Transcription factor Sp8 also known as specificity protein 8 (SP-8) or Btd transcription factor (buttonhead) is a protein that in humans is encoded by the SP8 gene. Sp8 is a transcription factor in the Sp/KLF family.

Function 

Sp8 mediates limb outgrowth during early development. Sp8 deletion in mice resulted in severe exencephaly. Sp8 is a  zinc-finger transcription factor. The structural difference between Sp8 and Sp9 is only one amino acid. These transcription factors are Apical Ectodermal Ridge (AER) specific in limb development. The Apical Ectodermal Ridge signaling is important for specification of distal limb structures. Sp8 and Sp9 mediate Fgf10 signaling, which in turn regulates Fgf8 expression (Fgf10--->Fgf8). Fgf8 is essential for normal limb development, and without the presence of Fgf8 in early development, there would be a decreased length of the limb bud and possible failure of the limb tissue develop.
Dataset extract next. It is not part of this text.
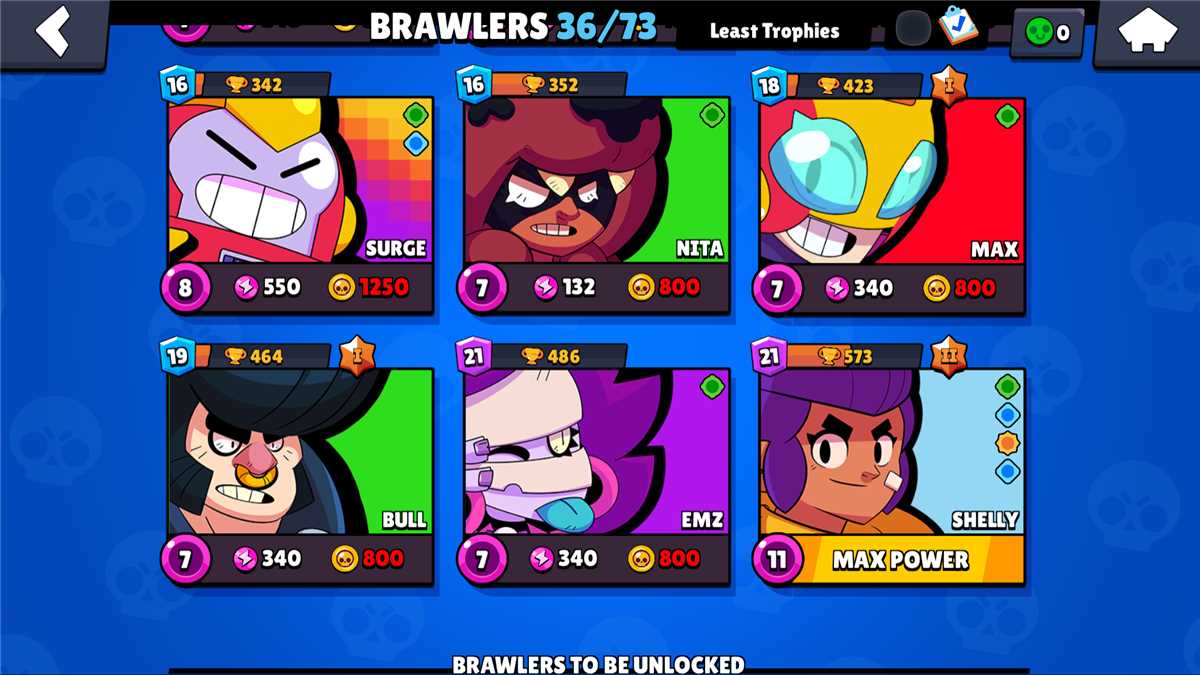 Game account sale Brawl Stars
Both Sp8 and Sp9 have been found in vertebrates. Although, so far only Sp8 has been proven to be present in invertebrates too. Under lab conditions, Sp8 replaced btd in Drosophila, showing that Sp8 and btd both have similar functions in limb development in both vertebrates and invertebrates. Gene knockdown in zebrafish displayed that Fgf8 expression is necessary for appendage development.